→ **Exercise data**:
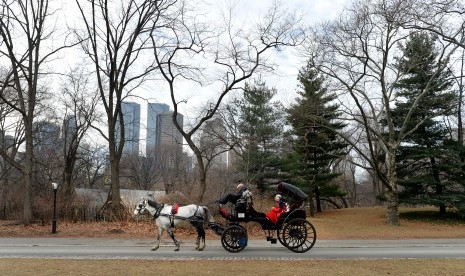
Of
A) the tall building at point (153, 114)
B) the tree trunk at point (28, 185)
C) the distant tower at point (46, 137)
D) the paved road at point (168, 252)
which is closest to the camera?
the paved road at point (168, 252)

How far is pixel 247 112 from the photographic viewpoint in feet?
139

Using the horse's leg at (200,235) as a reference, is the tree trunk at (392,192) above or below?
above

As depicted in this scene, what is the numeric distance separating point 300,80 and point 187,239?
2408cm

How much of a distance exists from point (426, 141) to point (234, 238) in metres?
26.8

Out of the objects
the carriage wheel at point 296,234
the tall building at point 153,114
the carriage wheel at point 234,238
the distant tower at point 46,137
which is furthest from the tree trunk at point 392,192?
the distant tower at point 46,137

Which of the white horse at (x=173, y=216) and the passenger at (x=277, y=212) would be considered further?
the white horse at (x=173, y=216)

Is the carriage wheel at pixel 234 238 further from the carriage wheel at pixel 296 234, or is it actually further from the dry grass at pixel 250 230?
the dry grass at pixel 250 230

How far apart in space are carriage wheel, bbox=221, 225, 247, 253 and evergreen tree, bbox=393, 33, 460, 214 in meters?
24.0

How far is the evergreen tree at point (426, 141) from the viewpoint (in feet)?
116

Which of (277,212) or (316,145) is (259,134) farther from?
(277,212)

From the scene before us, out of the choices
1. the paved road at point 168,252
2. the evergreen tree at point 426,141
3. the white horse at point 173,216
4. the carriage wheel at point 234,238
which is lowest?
the paved road at point 168,252

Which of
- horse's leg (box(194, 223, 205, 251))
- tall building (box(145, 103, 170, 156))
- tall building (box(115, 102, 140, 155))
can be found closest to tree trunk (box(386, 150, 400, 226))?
tall building (box(145, 103, 170, 156))

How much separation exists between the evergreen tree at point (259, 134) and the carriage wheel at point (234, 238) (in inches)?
937

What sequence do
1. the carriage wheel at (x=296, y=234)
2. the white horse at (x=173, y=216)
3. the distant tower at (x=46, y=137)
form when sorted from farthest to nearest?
the distant tower at (x=46, y=137), the white horse at (x=173, y=216), the carriage wheel at (x=296, y=234)
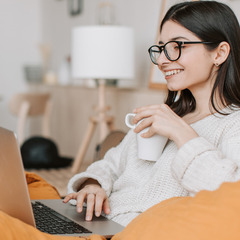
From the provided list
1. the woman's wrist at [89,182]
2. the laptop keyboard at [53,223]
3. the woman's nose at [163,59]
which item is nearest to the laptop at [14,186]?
the laptop keyboard at [53,223]

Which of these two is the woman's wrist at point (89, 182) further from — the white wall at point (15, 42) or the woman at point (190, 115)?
the white wall at point (15, 42)

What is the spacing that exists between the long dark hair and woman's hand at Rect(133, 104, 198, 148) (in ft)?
0.64

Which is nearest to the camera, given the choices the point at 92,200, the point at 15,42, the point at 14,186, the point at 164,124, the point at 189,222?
the point at 189,222

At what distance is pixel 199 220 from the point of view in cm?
81

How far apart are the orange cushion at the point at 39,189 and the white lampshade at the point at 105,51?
1424 mm

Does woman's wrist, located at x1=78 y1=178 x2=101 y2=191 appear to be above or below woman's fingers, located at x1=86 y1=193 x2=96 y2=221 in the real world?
below

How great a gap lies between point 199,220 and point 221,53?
0.59 meters

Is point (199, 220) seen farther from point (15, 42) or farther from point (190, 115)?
point (15, 42)

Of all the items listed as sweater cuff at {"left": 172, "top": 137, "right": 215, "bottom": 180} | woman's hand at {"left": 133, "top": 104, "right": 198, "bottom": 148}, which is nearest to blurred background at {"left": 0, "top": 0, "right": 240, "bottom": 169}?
woman's hand at {"left": 133, "top": 104, "right": 198, "bottom": 148}

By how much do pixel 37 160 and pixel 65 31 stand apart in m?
2.02

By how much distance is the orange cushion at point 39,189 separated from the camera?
1514 millimetres

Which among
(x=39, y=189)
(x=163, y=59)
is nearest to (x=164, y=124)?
(x=163, y=59)

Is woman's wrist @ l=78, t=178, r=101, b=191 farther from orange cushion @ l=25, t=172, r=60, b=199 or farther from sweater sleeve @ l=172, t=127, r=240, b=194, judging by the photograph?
sweater sleeve @ l=172, t=127, r=240, b=194

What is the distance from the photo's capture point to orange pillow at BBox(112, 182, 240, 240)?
798mm
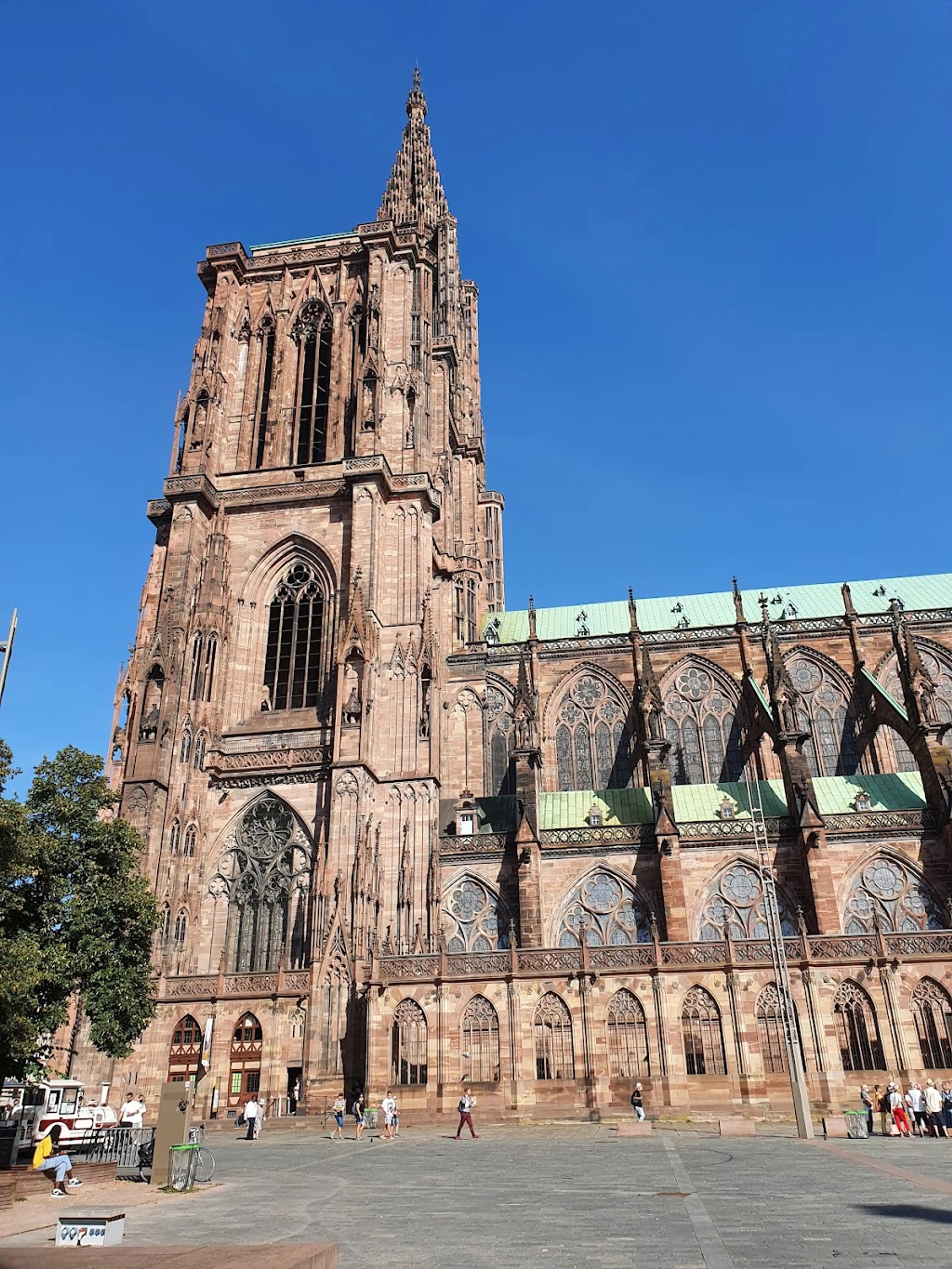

→ **Given instruction**:
Pull out each line of the data above that contains the string "cushion", treating uppercase and lowercase as different.

→ **Exercise result**:
How far apart are the orange cushion at the point at 39,189 and the white lampshade at the point at 105,51?
By how much distance is the orange cushion at point 39,189 separated from the camera?
Is woman's wrist @ l=78, t=178, r=101, b=191 farther from orange cushion @ l=25, t=172, r=60, b=199 or farther from sweater sleeve @ l=172, t=127, r=240, b=194, judging by the photograph?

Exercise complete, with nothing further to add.